• **Exercise A**
List every distinct phrase that appears inside double quotation marks in the text on Palmisano and CER.
• **Exercise B**
Quote the text on Palmisano and CER from "In this 11/11/2011" up to and including "go without treatment.".

• **Passage provided**
"""
Monday, November 14, 2011

Palmisano on CER and Rationing

In this 11/11/2011 New Orleans Times-Picayune OpEd, Dr. Donald Palmisano explains why we should "Beware use of data to ration health care".

In particular, he describes how federally-funded "comparative effectiveness research" (or CER) will be used as a stepping stone to government medical rationing. One excerpt:
How exactly would this work? Take rheumatoid arthritis, for example. If tests done on rheumatoid arthritis drugs A and B revealed that Drug A was effective for 80 percent of patients, while Drug B was only effective for 20 percent, the government could refuse to cover Drug B for patients, leaving 20 percent of patients no choice but to purchase the drugs themselves or go without treatment.

At the last minute, language was inserted into the legislation to alleviate growing public concern that CER could be used for rationing. However, at a time when lawmakers are desperate to find cost savings in health care, I believe that the law eventually could be manipulated to meet the needs of these lawmakers.

This is not a far-fetched idea. In fact, CER data is already used for just this purpose in England, where the National Health Institute routinely denies patients treatments that CER has determined insufficiently cost effective.
In other words:
Although the authors of the report seemed to understand that CER is not meant to be used for rationing, they nevertheless recommend that services included in the essential health benefits package should be "cost effective, so that the gain for individual and population health is sufficient to justify the additional cost to taxpayers and consumers."

It is only a matter of time before cost-cutting bureaucrats turn to CER results as an excuse to cut health care costs.
(Read the full text of "Beware use of data to ration health care".)

The other half of the rationing piece is the widespread use of government-mandated electronic health records (EHRs). That way, physicians who stray too far from government CER guidelines can be punished for failure to deliver "appropriate" care. Even if few physicians are actually punished, the threat of punishment will be enough to keep most physicians in line with government controls.

Those Americans who still value their medical freedom still have time to act to protect it. But time is running short. Once these programs (CER and EHRs) are fully implemented over the next few years, it will be much harder to undo them.
"""
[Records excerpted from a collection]
"""
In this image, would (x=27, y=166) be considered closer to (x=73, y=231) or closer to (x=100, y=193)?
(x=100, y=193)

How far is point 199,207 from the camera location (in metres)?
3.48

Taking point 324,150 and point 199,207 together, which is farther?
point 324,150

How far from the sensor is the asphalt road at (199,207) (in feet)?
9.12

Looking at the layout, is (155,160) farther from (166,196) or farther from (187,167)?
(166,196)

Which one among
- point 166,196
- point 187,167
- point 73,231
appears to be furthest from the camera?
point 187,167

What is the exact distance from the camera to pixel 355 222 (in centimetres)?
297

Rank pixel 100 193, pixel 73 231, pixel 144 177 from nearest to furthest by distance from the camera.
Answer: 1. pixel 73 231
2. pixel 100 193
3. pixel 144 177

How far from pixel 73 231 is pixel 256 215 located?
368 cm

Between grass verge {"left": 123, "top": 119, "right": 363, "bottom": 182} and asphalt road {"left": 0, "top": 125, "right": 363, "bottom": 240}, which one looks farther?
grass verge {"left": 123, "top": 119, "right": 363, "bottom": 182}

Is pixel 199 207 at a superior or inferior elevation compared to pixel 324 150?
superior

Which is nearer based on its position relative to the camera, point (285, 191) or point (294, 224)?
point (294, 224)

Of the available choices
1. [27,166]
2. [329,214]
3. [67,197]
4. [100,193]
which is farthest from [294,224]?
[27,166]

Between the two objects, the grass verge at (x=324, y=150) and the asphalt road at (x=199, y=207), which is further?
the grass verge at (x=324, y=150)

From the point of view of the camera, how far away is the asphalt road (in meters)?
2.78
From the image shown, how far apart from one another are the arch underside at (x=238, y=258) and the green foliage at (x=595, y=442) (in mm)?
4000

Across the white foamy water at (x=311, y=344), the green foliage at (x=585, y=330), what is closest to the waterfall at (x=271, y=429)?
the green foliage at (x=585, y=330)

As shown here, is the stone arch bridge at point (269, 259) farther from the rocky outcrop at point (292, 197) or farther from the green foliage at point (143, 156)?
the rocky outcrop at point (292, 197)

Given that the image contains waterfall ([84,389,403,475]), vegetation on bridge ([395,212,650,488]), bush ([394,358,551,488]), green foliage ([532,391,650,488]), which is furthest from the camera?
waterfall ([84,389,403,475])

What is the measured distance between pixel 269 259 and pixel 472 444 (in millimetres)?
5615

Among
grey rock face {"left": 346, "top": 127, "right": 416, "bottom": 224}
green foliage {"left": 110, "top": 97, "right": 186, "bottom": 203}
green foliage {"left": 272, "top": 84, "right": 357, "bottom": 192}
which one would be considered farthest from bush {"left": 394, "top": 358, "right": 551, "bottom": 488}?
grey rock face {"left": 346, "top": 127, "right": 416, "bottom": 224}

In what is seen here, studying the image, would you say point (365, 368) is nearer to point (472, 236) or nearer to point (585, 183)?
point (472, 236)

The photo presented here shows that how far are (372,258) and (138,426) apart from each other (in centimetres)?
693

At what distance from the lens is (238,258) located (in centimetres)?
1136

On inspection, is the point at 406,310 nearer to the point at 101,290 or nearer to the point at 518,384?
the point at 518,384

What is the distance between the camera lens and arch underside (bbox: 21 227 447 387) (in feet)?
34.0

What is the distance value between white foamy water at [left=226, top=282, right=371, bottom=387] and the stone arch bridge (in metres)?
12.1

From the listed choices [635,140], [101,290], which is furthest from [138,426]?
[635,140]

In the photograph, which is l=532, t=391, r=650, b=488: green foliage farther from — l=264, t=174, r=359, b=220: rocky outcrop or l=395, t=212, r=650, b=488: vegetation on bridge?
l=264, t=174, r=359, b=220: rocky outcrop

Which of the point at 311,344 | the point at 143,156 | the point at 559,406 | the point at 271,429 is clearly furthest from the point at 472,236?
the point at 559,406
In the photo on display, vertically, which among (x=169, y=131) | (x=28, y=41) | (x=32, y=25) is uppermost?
"""
• **Your response A**
- Beware use of data to ration health care
- comparative effectiveness research
- cost effective, so that the gain for individual and population health is sufficient to justify the additional cost to taxpayers and consumers.
- appropriate

• **Your response B**
In this 11/11/2011 New Orleans Times-Picayune OpEd, Dr. Donald Palmisano explains why we should "Beware use of data to ration health care".

In particular, he describes how federally-funded "comparative effectiveness research" (or CER) will be used as a stepping stone to government medical rationing. One excerpt:
How exactly would this work? Take rheumatoid arthritis, for example. If tests done on rheumatoid arthritis drugs A and B revealed that Drug A was effective for 80 percent of patients, while Drug B was only effective for 20 percent, the government could refuse to cover Drug B for patients, leaving 20 percent of patients no choice but to purchase the drugs themselves or go without treatment.